Les Français ont hérité de leurs ancêtres gaulois la recette du sanglier rôti aux chanterelles et le génie de la chicane picrocholine. Si bien que chaque fois qu’ils parviennent à régler un différend dérisoire, ils organisent un banquet pour avoir une nouvelle occasion de s’écharper. Est-ce culturel ou génétique ? La Faculté se garde bien de trancher, pour préserver le folklore de ses échauffourées. Nous voici donc confrontés au psychodrame biannuel dont le cycle est autrement plus précis que celui des saisons : la fixation du taux du Livret A. Pour échapper à l’accusation d’arbitraire, le Gouvernement avait, en 2003, édicté une règle instituant un processus automatique de fixation. Deux modes de calcul dont le plus avantageux pour l’épargnant est retenu, sans tenir compte de l’âge du capitaine. Les commentateurs font état de la complexité de la formule : ils ont raison. Il faut maîtriser la technique de l’addition et de la division, et avoir assimilé le concept de l’arrondi « au quart de point supérieur ». Autant d’opérations savantes qui échappent à la compétence ordinaire d’un ministre des Finances, ce pourquoi elles ont été confiées à la responsabilité du Gouverneur de la Banque de France.
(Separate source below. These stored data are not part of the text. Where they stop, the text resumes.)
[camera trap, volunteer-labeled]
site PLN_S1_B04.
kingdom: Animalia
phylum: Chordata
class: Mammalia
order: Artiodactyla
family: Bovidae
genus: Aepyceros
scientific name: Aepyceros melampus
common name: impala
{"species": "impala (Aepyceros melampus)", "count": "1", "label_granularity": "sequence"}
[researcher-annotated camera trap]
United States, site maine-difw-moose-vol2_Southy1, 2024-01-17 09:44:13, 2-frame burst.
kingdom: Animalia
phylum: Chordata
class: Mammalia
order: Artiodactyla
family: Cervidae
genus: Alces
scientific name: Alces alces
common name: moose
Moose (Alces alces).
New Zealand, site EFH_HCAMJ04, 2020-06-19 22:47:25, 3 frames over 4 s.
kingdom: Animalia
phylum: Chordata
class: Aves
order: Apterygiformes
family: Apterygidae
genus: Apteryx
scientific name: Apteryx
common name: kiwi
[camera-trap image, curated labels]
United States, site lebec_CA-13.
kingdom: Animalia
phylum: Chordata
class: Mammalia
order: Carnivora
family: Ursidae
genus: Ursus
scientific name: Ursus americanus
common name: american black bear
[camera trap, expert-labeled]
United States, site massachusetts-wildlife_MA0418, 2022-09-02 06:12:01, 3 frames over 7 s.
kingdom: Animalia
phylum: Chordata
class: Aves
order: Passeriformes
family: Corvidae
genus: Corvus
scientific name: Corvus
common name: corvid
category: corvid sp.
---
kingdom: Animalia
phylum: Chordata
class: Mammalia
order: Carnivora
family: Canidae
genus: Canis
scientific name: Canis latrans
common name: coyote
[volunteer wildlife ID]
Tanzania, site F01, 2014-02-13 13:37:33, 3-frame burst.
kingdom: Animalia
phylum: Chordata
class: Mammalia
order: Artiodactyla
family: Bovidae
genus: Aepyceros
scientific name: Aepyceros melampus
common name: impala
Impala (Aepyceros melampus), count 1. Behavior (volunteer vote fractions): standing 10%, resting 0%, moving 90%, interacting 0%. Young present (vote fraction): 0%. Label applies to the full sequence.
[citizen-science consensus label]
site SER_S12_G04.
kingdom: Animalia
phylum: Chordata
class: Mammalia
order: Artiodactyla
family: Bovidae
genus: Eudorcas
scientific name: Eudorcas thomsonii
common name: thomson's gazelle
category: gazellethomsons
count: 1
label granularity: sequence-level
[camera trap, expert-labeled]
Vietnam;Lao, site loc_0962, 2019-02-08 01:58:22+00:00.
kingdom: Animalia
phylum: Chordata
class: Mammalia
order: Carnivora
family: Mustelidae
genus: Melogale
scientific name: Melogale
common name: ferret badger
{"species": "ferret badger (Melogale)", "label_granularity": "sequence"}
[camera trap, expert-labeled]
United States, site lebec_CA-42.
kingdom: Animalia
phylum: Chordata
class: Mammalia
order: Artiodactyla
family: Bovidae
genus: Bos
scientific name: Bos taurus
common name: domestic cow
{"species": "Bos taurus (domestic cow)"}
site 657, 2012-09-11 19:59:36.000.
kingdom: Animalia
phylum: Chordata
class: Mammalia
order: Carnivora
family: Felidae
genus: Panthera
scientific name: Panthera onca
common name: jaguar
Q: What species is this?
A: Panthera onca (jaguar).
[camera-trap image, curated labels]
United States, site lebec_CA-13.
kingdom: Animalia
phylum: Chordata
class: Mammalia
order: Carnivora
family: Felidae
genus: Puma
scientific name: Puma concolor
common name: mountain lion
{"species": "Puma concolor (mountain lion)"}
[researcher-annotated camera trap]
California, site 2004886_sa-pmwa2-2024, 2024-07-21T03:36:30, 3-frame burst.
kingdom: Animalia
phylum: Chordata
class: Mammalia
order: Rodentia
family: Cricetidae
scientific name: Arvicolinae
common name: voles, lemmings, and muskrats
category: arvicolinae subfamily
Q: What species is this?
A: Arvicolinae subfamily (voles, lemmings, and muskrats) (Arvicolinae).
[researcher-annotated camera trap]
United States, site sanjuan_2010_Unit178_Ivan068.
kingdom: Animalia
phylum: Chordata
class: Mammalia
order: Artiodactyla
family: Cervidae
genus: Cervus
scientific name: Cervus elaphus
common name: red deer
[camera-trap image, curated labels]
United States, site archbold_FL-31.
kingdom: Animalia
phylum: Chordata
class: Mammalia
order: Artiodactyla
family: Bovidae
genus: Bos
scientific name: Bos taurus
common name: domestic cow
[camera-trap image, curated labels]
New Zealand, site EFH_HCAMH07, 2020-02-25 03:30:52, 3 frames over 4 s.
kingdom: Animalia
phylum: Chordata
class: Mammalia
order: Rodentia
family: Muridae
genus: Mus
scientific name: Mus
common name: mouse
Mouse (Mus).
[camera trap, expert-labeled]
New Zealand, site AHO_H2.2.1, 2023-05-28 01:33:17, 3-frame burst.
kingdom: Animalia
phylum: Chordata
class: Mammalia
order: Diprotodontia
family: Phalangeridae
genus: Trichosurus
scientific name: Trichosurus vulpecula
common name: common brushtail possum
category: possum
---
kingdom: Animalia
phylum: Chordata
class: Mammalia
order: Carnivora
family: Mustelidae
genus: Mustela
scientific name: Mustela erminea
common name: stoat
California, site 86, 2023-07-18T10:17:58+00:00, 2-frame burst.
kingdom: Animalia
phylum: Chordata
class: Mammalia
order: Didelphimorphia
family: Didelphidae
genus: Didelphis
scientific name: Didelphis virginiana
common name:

Après une bonne semaine de travail acharné, ledit Gouverneur a obtenu le résultat : le taux du Livret A doit être fixé à 1,50%, contre 2,25% actuellement. Apparemment, c’est une catastrophe, pour des raisons qui échappent au commun des mortels. En foi de quoi M. Noyer a-t-il brandi le joker que lui autorise le règlement. Des « circonstances exceptionnelles » ou le risque que « le pouvoir d’achat des épargnants » soit mis en péril justifient une dérogation : l’ancien taux est alors maintenu, jusqu’à ce que le Comité de la réglementation bancaire et financière « examine l’opportunité de le modifier  ». La France retient donc son souffle dans l’attente du verdict de ce Comité, présidé par le Ministre des Finances. On peut donc annoncer la couleur : le nouveau taux sera fixé à 1,75% selon les vœux du Gouvernement. Puisque le pékin paie ses achats quotidiens avec les intérêts de son Livret A, son pouvoir d’achat sera préservé. Merci monsieur le Ministre.

La recette du jour

Autocratie démocratique

Vous êtes responsable du train de vie de votre maison et votre famille ne cesse de contester votre gestion. Mettez-vous en pilotage automatique afin que vos décisions résultent d’une équation. Sous le contrôle d’un Comité que vous présiderez. Quand le résultat ne vous plaira pas, vous le modifierez en toute légitimité démocratique.